(Stored data entries)
* * * *

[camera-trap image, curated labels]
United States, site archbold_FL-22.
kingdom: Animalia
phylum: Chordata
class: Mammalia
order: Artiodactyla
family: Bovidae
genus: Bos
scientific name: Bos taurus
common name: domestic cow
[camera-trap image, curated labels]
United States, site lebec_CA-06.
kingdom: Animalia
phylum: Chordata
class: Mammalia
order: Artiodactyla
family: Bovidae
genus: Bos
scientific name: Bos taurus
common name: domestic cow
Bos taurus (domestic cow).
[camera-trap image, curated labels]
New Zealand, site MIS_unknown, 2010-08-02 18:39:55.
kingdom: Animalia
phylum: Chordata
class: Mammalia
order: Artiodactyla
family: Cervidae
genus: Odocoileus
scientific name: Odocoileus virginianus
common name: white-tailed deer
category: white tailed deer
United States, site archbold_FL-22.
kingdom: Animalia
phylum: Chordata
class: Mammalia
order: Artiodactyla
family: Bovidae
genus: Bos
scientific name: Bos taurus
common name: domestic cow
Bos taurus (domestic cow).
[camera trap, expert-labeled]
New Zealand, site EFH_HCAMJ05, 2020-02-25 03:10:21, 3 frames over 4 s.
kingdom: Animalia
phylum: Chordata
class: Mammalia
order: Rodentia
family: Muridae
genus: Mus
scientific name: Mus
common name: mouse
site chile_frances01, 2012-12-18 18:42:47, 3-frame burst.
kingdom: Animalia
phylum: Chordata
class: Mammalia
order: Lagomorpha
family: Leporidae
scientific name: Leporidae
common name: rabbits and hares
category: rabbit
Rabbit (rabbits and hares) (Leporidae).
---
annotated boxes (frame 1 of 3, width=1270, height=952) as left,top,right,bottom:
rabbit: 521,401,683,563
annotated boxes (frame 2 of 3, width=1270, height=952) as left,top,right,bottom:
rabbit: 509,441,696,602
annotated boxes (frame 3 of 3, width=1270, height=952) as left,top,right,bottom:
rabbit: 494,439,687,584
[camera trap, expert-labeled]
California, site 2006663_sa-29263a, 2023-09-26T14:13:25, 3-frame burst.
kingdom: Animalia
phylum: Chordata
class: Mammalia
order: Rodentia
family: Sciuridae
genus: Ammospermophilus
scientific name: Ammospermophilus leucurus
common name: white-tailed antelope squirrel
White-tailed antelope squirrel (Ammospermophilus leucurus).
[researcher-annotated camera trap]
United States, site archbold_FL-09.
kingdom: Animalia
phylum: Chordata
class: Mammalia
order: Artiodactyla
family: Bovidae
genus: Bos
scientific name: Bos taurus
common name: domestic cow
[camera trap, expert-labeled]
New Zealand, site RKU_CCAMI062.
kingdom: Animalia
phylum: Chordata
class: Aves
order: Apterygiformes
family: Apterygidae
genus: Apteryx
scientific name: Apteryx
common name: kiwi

* * * *

● **Description of the task**:
After reading the data above, print it all again exactly.

● **Response box**:
[camera-trap image, curated labels]
United States, site archbold_FL-22.
kingdom: Animalia
phylum: Chordata
class: Mammalia
order: Artiodactyla
family: Bovidae
genus: Bos
scientific name: Bos taurus
common name: domestic cow
[camera-trap image, curated labels]
United States, site lebec_CA-06.
kingdom: Animalia
phylum: Chordata
class: Mammalia
order: Artiodactyla
family: Bovidae
genus: Bos
scientific name: Bos taurus
common name: domestic cow
Bos taurus (domestic cow).
[camera-trap image, curated labels]
New Zealand, site MIS_unknown, 2010-08-02 18:39:55.
kingdom: Animalia
phylum: Chordata
class: Mammalia
order: Artiodactyla
family: Cervidae
genus: Odocoileus
scientific name: Odocoileus virginianus
common name: white-tailed deer
category: white tailed deer
United States, site archbold_FL-22.
kingdom: Animalia
phylum: Chordata
class: Mammalia
order: Artiodactyla
family: Bovidae
genus: Bos
scientific name: Bos taurus
common name: domestic cow
Bos taurus (domestic cow).
[camera trap, expert-labeled]
New Zealand, site EFH_HCAMJ05, 2020-02-25 03:10:21, 3 frames over 4 s.
kingdom: Animalia
phylum: Chordata
class: Mammalia
order: Rodentia
family: Muridae
genus: Mus
scientific name: Mus
common name: mouse
site chile_frances01, 2012-12-18 18:42:47, 3-frame burst.
kingdom: Animalia
phylum: Chordata
class: Mammalia
order: Lagomorpha
family: Leporidae
scientific name: Leporidae
common name: rabbits and hares
category: rabbit
Rabbit (rabbits and hares) (Leporidae).
---
annotated boxes (frame 1 of 3, width=1270, height=952) as left,top,right,bottom:
rabbit: 521,401,683,563
annotated boxes (frame 2 of 3, width=1270, height=952) as left,top,right,bottom:
rabbit: 509,441,696,602
annotated boxes (frame 3 of 3, width=1270, height=952) as left,top,right,bottom:
rabbit: 494,439,687,584
[camera trap, expert-labeled]
California, site 2006663_sa-29263a, 2023-09-26T14:13:25, 3-frame burst.
kingdom: Animalia
phylum: Chordata
class: Mammalia
order: Rodentia
family: Sciuridae
genus: Ammospermophilus
scientific name: Ammospermophilus leucurus
common name: white-tailed antelope squirrel
White-tailed antelope squirrel (Ammospermophilus leucurus).
[researcher-annotated camera trap]
United States, site archbold_FL-09.
kingdom: Animalia
phylum: Chordata
class: Mammalia
order: Artiodactyla
family: Bovidae
genus: Bos
scientific name: Bos taurus
common name: domestic cow
[camera trap, expert-labeled]
New Zealand, site RKU_CCAMI062.
kingdom: Animalia
phylum: Chordata
class: Aves
order: Apterygiformes
family: Apterygidae
genus: Apteryx
scientific name: Apteryx
common name: kiwi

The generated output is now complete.